Comment From: cherrymui

This is also multi-level inlining. E.g. standard math.Abs inlined into user-defined, instantiated Abs[go.shape.float32_0], then inlined into ApproxEq[go.shape.float32_0]. #56280 may be related.

Comment From: mdempsky

I'm on vacation (and currently on a plane), but briefly looking at the compiler's -m and -S output, it looks like everything is inlining the same. I don't see anything obviously wrong. (Caveat: I had to retype stuff from my phone onto my laptop and I simplified things slightly because of that.)

I'll take a look once I'm back in the office on Monday.

Comment From: cherrymui

Hmmm, I got different results with tip vs. 1.19 or non-unified.

With Go 1.19,

$ go1.19 test -c -gcflags=-m 
# mymodule/math_test [mymodule/math.test]
./math.go:40:6: can inline "mymodule/math".Abs[go.shape.float32_0]
./math.go:41:26: inlining call to "math".Abs
./math.go:41:26: inlining call to "math".Float64bits
./math.go:41:26: inlining call to "math".Float64frombits
./math.go:44:6: can inline "mymodule/math".ApproxEq[go.shape.float32_0]
./math.go:45:19: inlining call to "mymodule/math".Abs[go.shape.float32_0]
./math.go:45:19: inlining call to "math".Abs
./math.go:45:19: inlining call to "math".Float64bits
./math.go:45:19: inlining call to "math".Float64frombits
./math.go:22:24: inlining call to "mymodule/math".ApproxEq[go.shape.float32_0]
./math.go:22:24: inlining call to "mymodule/math".Abs[go.shape.float32_0]
./math.go:22:24: inlining call to "math".Abs
./math.go:22:24: inlining call to "math".Float64bits
./math.go:22:24: inlining call to "math".Float64frombits
...

REQUIREMENTS:
**A)** Answer these questions from the inlining discussion, one per line:
(i) Which issue number is named as possibly related?
(ii) On what day does the second commenter plan to look into the matter?
(iii) At which line and column of math.go does the Go 1.19 output report that ApproxEq[go.shape.float32_0] can be inlined?
**B)** For each statement, say whether the inlining discussion supports it, giving yes or no and quoting the words that decide it.
(i) The commenter on vacation was on a plane when writing.
(ii) The first commenter got the same results with tip as with Go 1.19.
(iii) The Go 1.19 output reports an inlining call to "math".Float64bits.

MATERIAL SHOWN:
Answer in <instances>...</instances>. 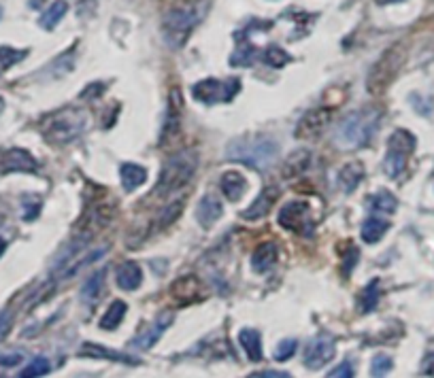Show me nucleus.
Segmentation results:
<instances>
[{
    "mask_svg": "<svg viewBox=\"0 0 434 378\" xmlns=\"http://www.w3.org/2000/svg\"><path fill=\"white\" fill-rule=\"evenodd\" d=\"M115 279H117L119 289H124V291H135V289H139L141 283H143V270H141V266L135 264V261H126V264H122V266L117 268Z\"/></svg>",
    "mask_w": 434,
    "mask_h": 378,
    "instance_id": "15",
    "label": "nucleus"
},
{
    "mask_svg": "<svg viewBox=\"0 0 434 378\" xmlns=\"http://www.w3.org/2000/svg\"><path fill=\"white\" fill-rule=\"evenodd\" d=\"M277 198H279V189L277 187H269V189H264L253 202H251V206L249 209H245L243 213H241V217L243 219H247V221H256V219H262L264 215H269V211L273 209V204L277 202Z\"/></svg>",
    "mask_w": 434,
    "mask_h": 378,
    "instance_id": "13",
    "label": "nucleus"
},
{
    "mask_svg": "<svg viewBox=\"0 0 434 378\" xmlns=\"http://www.w3.org/2000/svg\"><path fill=\"white\" fill-rule=\"evenodd\" d=\"M332 113L328 109H313L309 113H305V117L298 121V130L296 136L298 139H311V136L322 134V130L330 123Z\"/></svg>",
    "mask_w": 434,
    "mask_h": 378,
    "instance_id": "11",
    "label": "nucleus"
},
{
    "mask_svg": "<svg viewBox=\"0 0 434 378\" xmlns=\"http://www.w3.org/2000/svg\"><path fill=\"white\" fill-rule=\"evenodd\" d=\"M396 206H398V202H396V198H394L390 191H379V194H375V196L371 198V209L377 211V213H387V215H392V213L396 211Z\"/></svg>",
    "mask_w": 434,
    "mask_h": 378,
    "instance_id": "30",
    "label": "nucleus"
},
{
    "mask_svg": "<svg viewBox=\"0 0 434 378\" xmlns=\"http://www.w3.org/2000/svg\"><path fill=\"white\" fill-rule=\"evenodd\" d=\"M358 257H360V251L356 247H347V251L343 253V274L345 277L351 272V268H356Z\"/></svg>",
    "mask_w": 434,
    "mask_h": 378,
    "instance_id": "37",
    "label": "nucleus"
},
{
    "mask_svg": "<svg viewBox=\"0 0 434 378\" xmlns=\"http://www.w3.org/2000/svg\"><path fill=\"white\" fill-rule=\"evenodd\" d=\"M119 177H122V185L126 191H135L147 181V170L139 164H122Z\"/></svg>",
    "mask_w": 434,
    "mask_h": 378,
    "instance_id": "20",
    "label": "nucleus"
},
{
    "mask_svg": "<svg viewBox=\"0 0 434 378\" xmlns=\"http://www.w3.org/2000/svg\"><path fill=\"white\" fill-rule=\"evenodd\" d=\"M364 179V166L360 162H349L341 168V173H339V183L343 187L345 194H351L360 181Z\"/></svg>",
    "mask_w": 434,
    "mask_h": 378,
    "instance_id": "21",
    "label": "nucleus"
},
{
    "mask_svg": "<svg viewBox=\"0 0 434 378\" xmlns=\"http://www.w3.org/2000/svg\"><path fill=\"white\" fill-rule=\"evenodd\" d=\"M309 162H311V155L309 151H296L287 157L285 166H283V177H298L303 175L305 170L309 168Z\"/></svg>",
    "mask_w": 434,
    "mask_h": 378,
    "instance_id": "26",
    "label": "nucleus"
},
{
    "mask_svg": "<svg viewBox=\"0 0 434 378\" xmlns=\"http://www.w3.org/2000/svg\"><path fill=\"white\" fill-rule=\"evenodd\" d=\"M49 370H51V366H49V361L45 359V357H37V359H32L22 372H19V376L22 378H35V376H45V374H49Z\"/></svg>",
    "mask_w": 434,
    "mask_h": 378,
    "instance_id": "31",
    "label": "nucleus"
},
{
    "mask_svg": "<svg viewBox=\"0 0 434 378\" xmlns=\"http://www.w3.org/2000/svg\"><path fill=\"white\" fill-rule=\"evenodd\" d=\"M83 128H85V115L81 111H62L47 119L43 134L51 145H64L77 139L83 132Z\"/></svg>",
    "mask_w": 434,
    "mask_h": 378,
    "instance_id": "4",
    "label": "nucleus"
},
{
    "mask_svg": "<svg viewBox=\"0 0 434 378\" xmlns=\"http://www.w3.org/2000/svg\"><path fill=\"white\" fill-rule=\"evenodd\" d=\"M381 113L377 109H360L347 115L335 130V143L341 149H360L366 147L379 128Z\"/></svg>",
    "mask_w": 434,
    "mask_h": 378,
    "instance_id": "2",
    "label": "nucleus"
},
{
    "mask_svg": "<svg viewBox=\"0 0 434 378\" xmlns=\"http://www.w3.org/2000/svg\"><path fill=\"white\" fill-rule=\"evenodd\" d=\"M396 3H403V0H377V5H396Z\"/></svg>",
    "mask_w": 434,
    "mask_h": 378,
    "instance_id": "42",
    "label": "nucleus"
},
{
    "mask_svg": "<svg viewBox=\"0 0 434 378\" xmlns=\"http://www.w3.org/2000/svg\"><path fill=\"white\" fill-rule=\"evenodd\" d=\"M24 355L22 353H7L0 355V368H15L17 363H22Z\"/></svg>",
    "mask_w": 434,
    "mask_h": 378,
    "instance_id": "39",
    "label": "nucleus"
},
{
    "mask_svg": "<svg viewBox=\"0 0 434 378\" xmlns=\"http://www.w3.org/2000/svg\"><path fill=\"white\" fill-rule=\"evenodd\" d=\"M26 49H13L9 45L5 47H0V62H3V66H13L17 62H22L26 58Z\"/></svg>",
    "mask_w": 434,
    "mask_h": 378,
    "instance_id": "34",
    "label": "nucleus"
},
{
    "mask_svg": "<svg viewBox=\"0 0 434 378\" xmlns=\"http://www.w3.org/2000/svg\"><path fill=\"white\" fill-rule=\"evenodd\" d=\"M126 311H128L126 302L115 300V302L107 308V313L103 315V319H100V327H103V329H115V327H119V323H122L124 317H126Z\"/></svg>",
    "mask_w": 434,
    "mask_h": 378,
    "instance_id": "25",
    "label": "nucleus"
},
{
    "mask_svg": "<svg viewBox=\"0 0 434 378\" xmlns=\"http://www.w3.org/2000/svg\"><path fill=\"white\" fill-rule=\"evenodd\" d=\"M224 213V206L217 198L213 196H205L203 200L198 202V209H196V215H198V221L200 225L205 227H211Z\"/></svg>",
    "mask_w": 434,
    "mask_h": 378,
    "instance_id": "18",
    "label": "nucleus"
},
{
    "mask_svg": "<svg viewBox=\"0 0 434 378\" xmlns=\"http://www.w3.org/2000/svg\"><path fill=\"white\" fill-rule=\"evenodd\" d=\"M415 149V136L407 130H396L387 141V153L383 160V170L390 179H398L407 168V160Z\"/></svg>",
    "mask_w": 434,
    "mask_h": 378,
    "instance_id": "5",
    "label": "nucleus"
},
{
    "mask_svg": "<svg viewBox=\"0 0 434 378\" xmlns=\"http://www.w3.org/2000/svg\"><path fill=\"white\" fill-rule=\"evenodd\" d=\"M11 321H13V317H11V313H9V311H0V340H3V338L9 334V329H11Z\"/></svg>",
    "mask_w": 434,
    "mask_h": 378,
    "instance_id": "40",
    "label": "nucleus"
},
{
    "mask_svg": "<svg viewBox=\"0 0 434 378\" xmlns=\"http://www.w3.org/2000/svg\"><path fill=\"white\" fill-rule=\"evenodd\" d=\"M219 189L222 194L232 200V202H237L243 198V194L247 191V181L241 173H235V170H230V173H224L222 179H219Z\"/></svg>",
    "mask_w": 434,
    "mask_h": 378,
    "instance_id": "16",
    "label": "nucleus"
},
{
    "mask_svg": "<svg viewBox=\"0 0 434 378\" xmlns=\"http://www.w3.org/2000/svg\"><path fill=\"white\" fill-rule=\"evenodd\" d=\"M241 89V79H203L192 87V94L196 100L205 102V105H215V102H230Z\"/></svg>",
    "mask_w": 434,
    "mask_h": 378,
    "instance_id": "7",
    "label": "nucleus"
},
{
    "mask_svg": "<svg viewBox=\"0 0 434 378\" xmlns=\"http://www.w3.org/2000/svg\"><path fill=\"white\" fill-rule=\"evenodd\" d=\"M0 17H3V9H0Z\"/></svg>",
    "mask_w": 434,
    "mask_h": 378,
    "instance_id": "44",
    "label": "nucleus"
},
{
    "mask_svg": "<svg viewBox=\"0 0 434 378\" xmlns=\"http://www.w3.org/2000/svg\"><path fill=\"white\" fill-rule=\"evenodd\" d=\"M258 49L249 43H241L239 49L230 55V66H251L258 60Z\"/></svg>",
    "mask_w": 434,
    "mask_h": 378,
    "instance_id": "29",
    "label": "nucleus"
},
{
    "mask_svg": "<svg viewBox=\"0 0 434 378\" xmlns=\"http://www.w3.org/2000/svg\"><path fill=\"white\" fill-rule=\"evenodd\" d=\"M81 355L83 357H100V359H109V361H119V363H128V366H139L141 363V359H137V357L107 349L103 345H94V342H85V345L81 347Z\"/></svg>",
    "mask_w": 434,
    "mask_h": 378,
    "instance_id": "14",
    "label": "nucleus"
},
{
    "mask_svg": "<svg viewBox=\"0 0 434 378\" xmlns=\"http://www.w3.org/2000/svg\"><path fill=\"white\" fill-rule=\"evenodd\" d=\"M171 295L179 302H196L200 298V281L194 277V274L177 279L171 287Z\"/></svg>",
    "mask_w": 434,
    "mask_h": 378,
    "instance_id": "19",
    "label": "nucleus"
},
{
    "mask_svg": "<svg viewBox=\"0 0 434 378\" xmlns=\"http://www.w3.org/2000/svg\"><path fill=\"white\" fill-rule=\"evenodd\" d=\"M196 166H198V155L190 149H183L171 155L160 173L156 196H171L179 187H183L196 173Z\"/></svg>",
    "mask_w": 434,
    "mask_h": 378,
    "instance_id": "3",
    "label": "nucleus"
},
{
    "mask_svg": "<svg viewBox=\"0 0 434 378\" xmlns=\"http://www.w3.org/2000/svg\"><path fill=\"white\" fill-rule=\"evenodd\" d=\"M196 24V13L190 9H175L164 17V39L173 49L181 47Z\"/></svg>",
    "mask_w": 434,
    "mask_h": 378,
    "instance_id": "8",
    "label": "nucleus"
},
{
    "mask_svg": "<svg viewBox=\"0 0 434 378\" xmlns=\"http://www.w3.org/2000/svg\"><path fill=\"white\" fill-rule=\"evenodd\" d=\"M279 155V145L273 136L269 134H245L235 139L228 149H226V157L235 160L239 164L251 166L256 170H264L277 162Z\"/></svg>",
    "mask_w": 434,
    "mask_h": 378,
    "instance_id": "1",
    "label": "nucleus"
},
{
    "mask_svg": "<svg viewBox=\"0 0 434 378\" xmlns=\"http://www.w3.org/2000/svg\"><path fill=\"white\" fill-rule=\"evenodd\" d=\"M239 342H241V347L245 349L247 357L251 361H260L262 359V336L256 329H241Z\"/></svg>",
    "mask_w": 434,
    "mask_h": 378,
    "instance_id": "24",
    "label": "nucleus"
},
{
    "mask_svg": "<svg viewBox=\"0 0 434 378\" xmlns=\"http://www.w3.org/2000/svg\"><path fill=\"white\" fill-rule=\"evenodd\" d=\"M66 11H69V5H66L64 0H56V3L39 17V26L45 30H53L58 26V22L66 15Z\"/></svg>",
    "mask_w": 434,
    "mask_h": 378,
    "instance_id": "28",
    "label": "nucleus"
},
{
    "mask_svg": "<svg viewBox=\"0 0 434 378\" xmlns=\"http://www.w3.org/2000/svg\"><path fill=\"white\" fill-rule=\"evenodd\" d=\"M353 368H351V363L349 361H343L341 366H337V370H332L328 376L330 378H353Z\"/></svg>",
    "mask_w": 434,
    "mask_h": 378,
    "instance_id": "38",
    "label": "nucleus"
},
{
    "mask_svg": "<svg viewBox=\"0 0 434 378\" xmlns=\"http://www.w3.org/2000/svg\"><path fill=\"white\" fill-rule=\"evenodd\" d=\"M251 376H258V378H287L290 374H287V372H275V370H266V372H253Z\"/></svg>",
    "mask_w": 434,
    "mask_h": 378,
    "instance_id": "41",
    "label": "nucleus"
},
{
    "mask_svg": "<svg viewBox=\"0 0 434 378\" xmlns=\"http://www.w3.org/2000/svg\"><path fill=\"white\" fill-rule=\"evenodd\" d=\"M392 359L387 357V355H375V359H373V366H371V374L373 376H383V374H387L390 370H392Z\"/></svg>",
    "mask_w": 434,
    "mask_h": 378,
    "instance_id": "36",
    "label": "nucleus"
},
{
    "mask_svg": "<svg viewBox=\"0 0 434 378\" xmlns=\"http://www.w3.org/2000/svg\"><path fill=\"white\" fill-rule=\"evenodd\" d=\"M390 230V223L385 219H379V217H369L364 223H362V230H360V236L364 243L369 245H375L379 240L385 236V232Z\"/></svg>",
    "mask_w": 434,
    "mask_h": 378,
    "instance_id": "22",
    "label": "nucleus"
},
{
    "mask_svg": "<svg viewBox=\"0 0 434 378\" xmlns=\"http://www.w3.org/2000/svg\"><path fill=\"white\" fill-rule=\"evenodd\" d=\"M277 221L287 232H294V234H300V236H303V234L305 236H313V232H315V219L311 215L309 204L303 202V200L287 202L283 209L279 211Z\"/></svg>",
    "mask_w": 434,
    "mask_h": 378,
    "instance_id": "6",
    "label": "nucleus"
},
{
    "mask_svg": "<svg viewBox=\"0 0 434 378\" xmlns=\"http://www.w3.org/2000/svg\"><path fill=\"white\" fill-rule=\"evenodd\" d=\"M105 274L107 270L100 268L96 272H92L90 277L85 279V283L81 285V300L87 302V304H94L100 295V291H103V285H105Z\"/></svg>",
    "mask_w": 434,
    "mask_h": 378,
    "instance_id": "23",
    "label": "nucleus"
},
{
    "mask_svg": "<svg viewBox=\"0 0 434 378\" xmlns=\"http://www.w3.org/2000/svg\"><path fill=\"white\" fill-rule=\"evenodd\" d=\"M37 170H39L37 160L32 157L26 149L13 147V149L5 151L3 157H0V173L3 175H7V173H37Z\"/></svg>",
    "mask_w": 434,
    "mask_h": 378,
    "instance_id": "9",
    "label": "nucleus"
},
{
    "mask_svg": "<svg viewBox=\"0 0 434 378\" xmlns=\"http://www.w3.org/2000/svg\"><path fill=\"white\" fill-rule=\"evenodd\" d=\"M358 304H360V311H362V313H371V311H375L377 304H379V281H377V279H373L369 285H366V287L362 289V293H360V298H358Z\"/></svg>",
    "mask_w": 434,
    "mask_h": 378,
    "instance_id": "27",
    "label": "nucleus"
},
{
    "mask_svg": "<svg viewBox=\"0 0 434 378\" xmlns=\"http://www.w3.org/2000/svg\"><path fill=\"white\" fill-rule=\"evenodd\" d=\"M171 323H173V315H171V313H162V315L158 317L156 325H153L151 329H145L141 336H137L135 340L130 342V347H132V349H139V351L151 349V347L156 345V342L162 338V334L171 327Z\"/></svg>",
    "mask_w": 434,
    "mask_h": 378,
    "instance_id": "12",
    "label": "nucleus"
},
{
    "mask_svg": "<svg viewBox=\"0 0 434 378\" xmlns=\"http://www.w3.org/2000/svg\"><path fill=\"white\" fill-rule=\"evenodd\" d=\"M5 249H7V243H5V240H3V238H0V257H3V255H5Z\"/></svg>",
    "mask_w": 434,
    "mask_h": 378,
    "instance_id": "43",
    "label": "nucleus"
},
{
    "mask_svg": "<svg viewBox=\"0 0 434 378\" xmlns=\"http://www.w3.org/2000/svg\"><path fill=\"white\" fill-rule=\"evenodd\" d=\"M264 60H266V64H271L273 68H281V66H285L292 60V55L285 49H281L279 45H271L269 49L264 51Z\"/></svg>",
    "mask_w": 434,
    "mask_h": 378,
    "instance_id": "32",
    "label": "nucleus"
},
{
    "mask_svg": "<svg viewBox=\"0 0 434 378\" xmlns=\"http://www.w3.org/2000/svg\"><path fill=\"white\" fill-rule=\"evenodd\" d=\"M296 349H298V342H296L294 338H285V340L279 342V347H277V351H275V359L283 363V361H287V359L294 357Z\"/></svg>",
    "mask_w": 434,
    "mask_h": 378,
    "instance_id": "33",
    "label": "nucleus"
},
{
    "mask_svg": "<svg viewBox=\"0 0 434 378\" xmlns=\"http://www.w3.org/2000/svg\"><path fill=\"white\" fill-rule=\"evenodd\" d=\"M181 209H183V202H175L173 206H169V209H166L160 217V227H169L173 221H177Z\"/></svg>",
    "mask_w": 434,
    "mask_h": 378,
    "instance_id": "35",
    "label": "nucleus"
},
{
    "mask_svg": "<svg viewBox=\"0 0 434 378\" xmlns=\"http://www.w3.org/2000/svg\"><path fill=\"white\" fill-rule=\"evenodd\" d=\"M277 257H279L277 245H273V243H262L253 251V255H251V268H253V272H258V274L269 272L275 266Z\"/></svg>",
    "mask_w": 434,
    "mask_h": 378,
    "instance_id": "17",
    "label": "nucleus"
},
{
    "mask_svg": "<svg viewBox=\"0 0 434 378\" xmlns=\"http://www.w3.org/2000/svg\"><path fill=\"white\" fill-rule=\"evenodd\" d=\"M335 340L330 336H319L315 338L305 351V366L309 370H319L324 368L332 357H335Z\"/></svg>",
    "mask_w": 434,
    "mask_h": 378,
    "instance_id": "10",
    "label": "nucleus"
}]
</instances>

RESULTS FOR THE EXERCISE:
**A)**
(i) #56280
(ii) Monday
(iii) Line 44, column 6

**B)**
(i) Yes: "I'm on vacation (and currently on a plane)"
(ii) No: "I got different results with tip vs. 1.19 or non-unified."
(iii) Yes: "inlining call to "math".Float64bits"